Am 16.10.2019 hatte das Arbeitsgericht Berlin über verschiedene Abmahnungen eines Arbeitgebers zu entscheiden, die dem Arbeitnehmer ausgesprochen wurden, weil dieser sich weigerte das zwischenzeitlich vom Arbeitgeber eingeführte Zeiterfassungssystem „ZEUS“ zu nutzen.
Sachverhalt (stark verkürzt):
Der Kläger war bei der Beklagten seit 01.06.07 angestellt. Zum 01.08.18 stellte die Beklagte ihr Zeiterfassungssystem auf das System „ZEUS“ (IT8200 FE) um. Bis zur Einführung trugen die Arbeitnehmer der Beklagten ihre geleistete Arbeitszeit sowie die Einsatzwunschzeiten per Hand in von der Beklagten bereit gestellten Zeiterfassungsbögen ein.

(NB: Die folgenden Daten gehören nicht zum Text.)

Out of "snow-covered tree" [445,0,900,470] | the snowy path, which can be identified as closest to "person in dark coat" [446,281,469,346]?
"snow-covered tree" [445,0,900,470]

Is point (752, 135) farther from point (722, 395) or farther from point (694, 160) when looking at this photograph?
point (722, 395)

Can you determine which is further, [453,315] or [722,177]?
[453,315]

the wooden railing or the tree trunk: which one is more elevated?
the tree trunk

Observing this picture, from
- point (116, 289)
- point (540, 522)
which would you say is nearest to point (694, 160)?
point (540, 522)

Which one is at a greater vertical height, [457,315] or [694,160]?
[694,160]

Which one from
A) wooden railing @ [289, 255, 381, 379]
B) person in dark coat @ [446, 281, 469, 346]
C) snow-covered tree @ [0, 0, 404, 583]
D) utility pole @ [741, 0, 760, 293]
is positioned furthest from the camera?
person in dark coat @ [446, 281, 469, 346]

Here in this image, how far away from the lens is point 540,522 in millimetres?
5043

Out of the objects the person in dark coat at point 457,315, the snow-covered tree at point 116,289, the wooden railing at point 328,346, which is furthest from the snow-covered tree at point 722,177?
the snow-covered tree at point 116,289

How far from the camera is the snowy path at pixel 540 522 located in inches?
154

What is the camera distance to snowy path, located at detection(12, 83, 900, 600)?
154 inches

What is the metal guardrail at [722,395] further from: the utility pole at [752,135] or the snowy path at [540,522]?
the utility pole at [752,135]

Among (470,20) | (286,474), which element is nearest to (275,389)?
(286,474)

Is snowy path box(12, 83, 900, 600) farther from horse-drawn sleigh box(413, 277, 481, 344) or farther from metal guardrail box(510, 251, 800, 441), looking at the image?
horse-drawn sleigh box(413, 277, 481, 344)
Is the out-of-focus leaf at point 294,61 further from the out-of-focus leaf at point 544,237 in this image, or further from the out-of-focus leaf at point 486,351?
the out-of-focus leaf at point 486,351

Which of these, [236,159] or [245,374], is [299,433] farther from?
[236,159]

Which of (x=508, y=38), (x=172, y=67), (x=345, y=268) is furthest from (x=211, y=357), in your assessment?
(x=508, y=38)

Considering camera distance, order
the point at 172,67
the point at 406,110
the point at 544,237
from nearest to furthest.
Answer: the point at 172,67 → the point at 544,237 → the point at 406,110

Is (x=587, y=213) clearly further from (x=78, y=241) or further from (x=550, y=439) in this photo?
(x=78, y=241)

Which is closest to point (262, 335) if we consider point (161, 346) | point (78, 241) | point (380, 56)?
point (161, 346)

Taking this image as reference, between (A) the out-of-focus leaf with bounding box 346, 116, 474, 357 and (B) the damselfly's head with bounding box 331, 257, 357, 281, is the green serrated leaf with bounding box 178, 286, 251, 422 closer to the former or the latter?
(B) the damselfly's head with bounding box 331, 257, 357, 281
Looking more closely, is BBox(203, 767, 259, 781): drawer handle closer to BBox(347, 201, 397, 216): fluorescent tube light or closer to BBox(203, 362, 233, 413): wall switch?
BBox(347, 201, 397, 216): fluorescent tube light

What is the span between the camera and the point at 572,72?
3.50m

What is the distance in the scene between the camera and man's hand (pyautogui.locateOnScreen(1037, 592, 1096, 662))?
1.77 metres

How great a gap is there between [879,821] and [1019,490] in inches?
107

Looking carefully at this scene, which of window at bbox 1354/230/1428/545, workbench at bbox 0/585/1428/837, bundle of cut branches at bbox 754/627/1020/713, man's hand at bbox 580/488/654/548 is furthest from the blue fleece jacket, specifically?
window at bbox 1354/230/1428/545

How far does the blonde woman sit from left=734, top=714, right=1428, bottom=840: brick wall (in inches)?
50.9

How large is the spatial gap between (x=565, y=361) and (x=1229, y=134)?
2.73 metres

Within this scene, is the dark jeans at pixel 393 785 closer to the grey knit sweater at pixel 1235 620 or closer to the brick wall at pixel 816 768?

Am 01.08.18 stellte die Beklagte ihr Zeiterfassungssystem um und informierte sämtliche Arbeitnehmer per Mail am 27.07.18 über die Funktionsweise. In der Rundmail war folgender Hinweis enthalten:
„Ab 01.08.18 gelten ausschließlich die mittels Zeiterfassung ermittelten Arbeitszeiten – alles was schriftlich im Dienstplan notiert wird, wird nicht mehr anerkannt. …“
Im mit überreichten Datenblatt des Zeiterfassungssystems wurde unter anderem ausgeführt:
„Innerhalb des IT8200 FE befindet sich nur eine Record-Nummer und die dazugehörigen Minutien. Ein Bezug zu einer natürlichen Person kann nicht hergestellt werden.“
Der Kläger weigerte sich das System zu nutzen und erteilte auch keine Einwilligung, woraufhin die Beklagte dem Kläger am 05.10.18 und 26.03.19 zwei Abmahnungen aussprach.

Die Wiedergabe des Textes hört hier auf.